There are several limitations of the current study. First, the data were obtained from an online survey using convenience sampling and this likely introduced sampling bias. Most of the participants were women with reliable access to the internet. The overall educational level of the sample is higher than what was reported in other online convenience samples. Second, population heterogeneity was not addressed in our current analyses. The time window of this study focused on the earlier stage of a stressful event, and the exposure to stress associated with the pandemic likely varied among populations limiting generalisability. The relationship between social support and depression might also differ in various cultural contexts. Last, we used listwise deletion to handle missing data, which might introduce bias and decreased statistical power. Finally, it is unclear how the time lag between wave 1 and wave 2 affects our results. Data that estimates the associations under study utilising varying time lags are needed to understand whether there are temporal effects underlying the mechanisms we evaluated.

Overall, this study reinvestigated the psychosocial correlates of depressive symptoms among adults. By applying the longitudinal network methodology, this is the first time that the directed associations between mental disorder and social support were modelled to identify key elements through a quantitative evaluation of symptom centrality. Our study provides a new perspective to understand the social determinants of mental disorders: modified self-appraisal may be a key bridge to connect social support with improved depression. Additionally, a key gender difference in the social support-mental health association was revealed in this study.

Clinical implications

First, building community-based support networks to deliver practical support could be more effective than emotional support alone, especially for men. Second, suicidal ideation was largely unaffected by social support.
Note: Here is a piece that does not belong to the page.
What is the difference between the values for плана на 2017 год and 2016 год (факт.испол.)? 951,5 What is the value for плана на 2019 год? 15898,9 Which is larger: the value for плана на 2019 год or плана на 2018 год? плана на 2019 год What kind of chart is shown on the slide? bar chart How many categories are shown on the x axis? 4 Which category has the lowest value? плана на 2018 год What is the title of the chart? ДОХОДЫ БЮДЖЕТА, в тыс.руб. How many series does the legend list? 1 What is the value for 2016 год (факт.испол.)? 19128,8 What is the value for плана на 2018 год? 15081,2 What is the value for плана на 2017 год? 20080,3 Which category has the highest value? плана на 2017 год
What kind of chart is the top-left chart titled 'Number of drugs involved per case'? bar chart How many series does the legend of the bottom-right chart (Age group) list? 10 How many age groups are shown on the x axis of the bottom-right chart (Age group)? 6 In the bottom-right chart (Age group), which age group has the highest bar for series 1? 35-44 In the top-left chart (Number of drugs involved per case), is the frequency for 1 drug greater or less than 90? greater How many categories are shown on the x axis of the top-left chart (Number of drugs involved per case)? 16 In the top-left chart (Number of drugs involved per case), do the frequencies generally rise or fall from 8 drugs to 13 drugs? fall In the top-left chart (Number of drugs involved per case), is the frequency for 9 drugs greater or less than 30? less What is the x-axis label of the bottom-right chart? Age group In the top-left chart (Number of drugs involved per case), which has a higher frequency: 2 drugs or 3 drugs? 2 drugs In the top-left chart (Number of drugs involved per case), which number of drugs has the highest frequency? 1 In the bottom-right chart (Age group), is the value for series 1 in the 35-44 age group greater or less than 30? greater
Suicide prevention services are still necessary even when social support-based interventions are implemented to the target population under stress. Last, for women, subjective loneliness-reduction interventions would be a more straightforward strategy to help treat depressive symptoms than providing community network support.

Data availability statement

Data are available upon reasonable request. The research data are available upon reasonable request.

Ethics statementsPatient consent for publicationEthics approval

The COMET study was approved by the ethical review board of the Faculty of Behavioral and Movement Sciences of the Vrije Universiteit Amsterdam (VCWE-2020-077), by the Ethics Committee of the Department of Human Neurosciences—Sapienza University of Rome, Italy (approval n° 02/2020), the ethical review board of the University of Verona (UNIVR n8/2020), by the ethical review board in Sweden (Dnr 2020-02157), the Research Ethics Committee Universitas Padjadjaran Bandung (431/UN6.KEP/EC/2020) the ethical review board of the Koc University, Turkey (2020.134.IRB3.072), the Health Research Ethics Committee of Stellenbosch University (Ethics Reference No: N20/05/016_COVID-19), the Research Ethics Committee Universitas Padjadjaran Bandung (431/UN6.KEP/EC/2020), and by the ethical review board of Freie Universität Berlin, Germany (023/0000). The French contribution to the COMET consortium is in accordance with French regulations concerning the Comité de Protection des Personnes (CCP), the Règlement Général sur la Protection des Données (RGPD) and the Informatique et Libertés law. Participants gave informed consent to participate in the study before taking part.